On Tuesday night, two suspects had gang-raped a woman who got stranded with her children on the newly constructed Lahore-Sialkot motorway.
The woman, along with her two children, was driving to Gujranwala in her car when she was forced to stop at the Gujjarpura section of the motorway after running out of fuel at around 1:30am.
She immediately called a relative for help and sent him her location. The relative asked her to also dial the Motorway Police helpline 130 from which she received no help as the area was not in its jurisdiction. Calls to other departments also went unanswered.
In the meantime, two robbers approached the car, broke the window, and took the woman and her children to the nearby bushes where they raped her repeatedly in front of the children.
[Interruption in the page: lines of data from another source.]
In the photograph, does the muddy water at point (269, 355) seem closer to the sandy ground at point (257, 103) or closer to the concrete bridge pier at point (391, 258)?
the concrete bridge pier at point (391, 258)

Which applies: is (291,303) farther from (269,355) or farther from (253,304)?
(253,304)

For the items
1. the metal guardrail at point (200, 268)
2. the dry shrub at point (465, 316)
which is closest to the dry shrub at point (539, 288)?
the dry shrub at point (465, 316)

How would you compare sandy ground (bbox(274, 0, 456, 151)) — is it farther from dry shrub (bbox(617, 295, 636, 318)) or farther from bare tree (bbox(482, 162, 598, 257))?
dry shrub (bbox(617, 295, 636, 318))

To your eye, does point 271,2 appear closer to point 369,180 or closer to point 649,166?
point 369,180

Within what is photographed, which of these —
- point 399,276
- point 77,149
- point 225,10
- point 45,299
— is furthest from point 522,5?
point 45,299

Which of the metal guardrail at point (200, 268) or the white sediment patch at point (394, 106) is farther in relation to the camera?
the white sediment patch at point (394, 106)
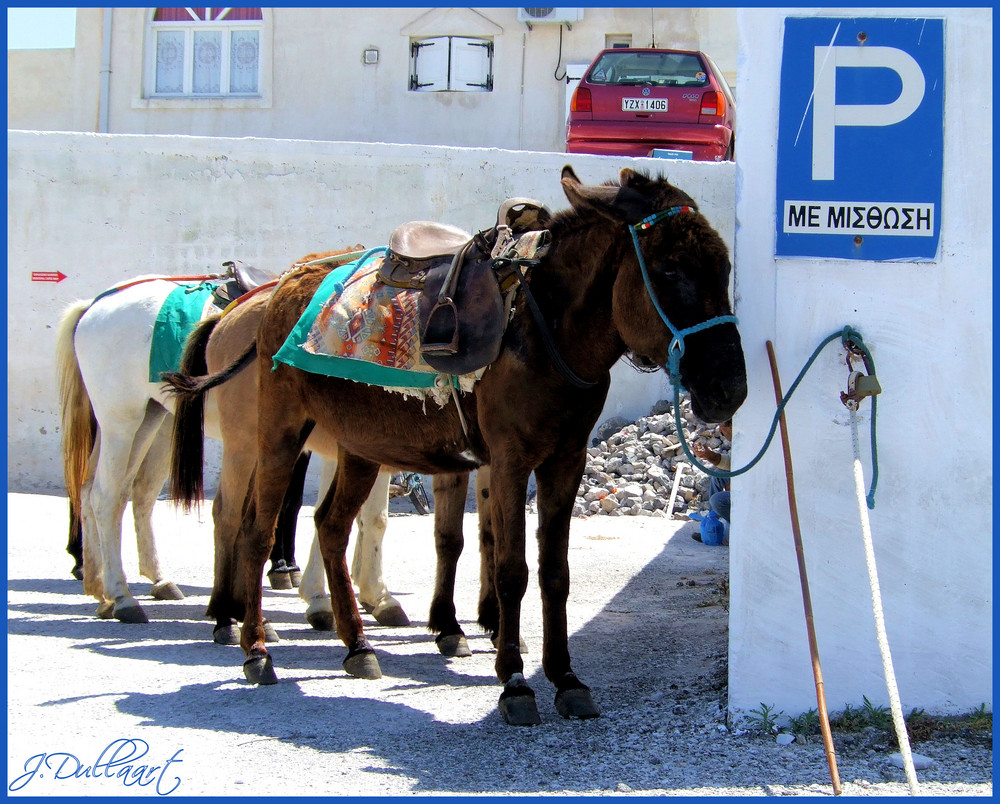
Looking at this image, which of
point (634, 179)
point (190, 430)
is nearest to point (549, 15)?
point (190, 430)

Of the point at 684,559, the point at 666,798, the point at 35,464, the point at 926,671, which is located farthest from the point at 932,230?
the point at 35,464

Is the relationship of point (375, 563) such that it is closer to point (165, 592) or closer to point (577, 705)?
point (165, 592)

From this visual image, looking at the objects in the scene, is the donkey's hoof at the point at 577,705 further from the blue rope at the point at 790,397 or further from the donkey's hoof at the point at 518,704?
the blue rope at the point at 790,397

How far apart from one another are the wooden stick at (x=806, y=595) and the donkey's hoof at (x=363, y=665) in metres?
2.18

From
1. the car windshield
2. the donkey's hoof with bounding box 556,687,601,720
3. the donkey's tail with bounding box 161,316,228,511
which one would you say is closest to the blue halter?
the donkey's hoof with bounding box 556,687,601,720

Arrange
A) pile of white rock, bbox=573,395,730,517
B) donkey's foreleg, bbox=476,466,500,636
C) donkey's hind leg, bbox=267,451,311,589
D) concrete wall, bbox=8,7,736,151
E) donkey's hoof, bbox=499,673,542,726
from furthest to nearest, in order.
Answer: concrete wall, bbox=8,7,736,151 < pile of white rock, bbox=573,395,730,517 < donkey's hind leg, bbox=267,451,311,589 < donkey's foreleg, bbox=476,466,500,636 < donkey's hoof, bbox=499,673,542,726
They also snatched her purse carrying Rs100,000 in cash, one bracelet, car registration papers, and three ATM cards.
The Lahore police chief landed in hot water on Thursday after he seemingly put the blame of the Lahore motorway gang-rape incident on the victim. In his remarks to news channels, the CCPO wondered why the woman took the route she chose to travel and said that she should have checked her petrol tank before getting on the said route.
The CCPO is leading the investigation of the gruesome incident.
Talking to Dunya News on the matter, Sheikh had said that the woman had left Lahore's Defence area at 12:30am for Gujranwala.
"I am surprised that a mother of three, a lone driver [...] after leaving Defence should have taken the straight route from GT Road — a generally well-populated area," he had said.
The CCPO had said that the victim should have "at least" checked her car's fuel tank before getting on the route as there is no petrol pump along with it.
The remarks added fuel to the nation's outrage, with calls for the CCPO growing stronger as people reacted to his seeming callousness towards the victims of the grave crime.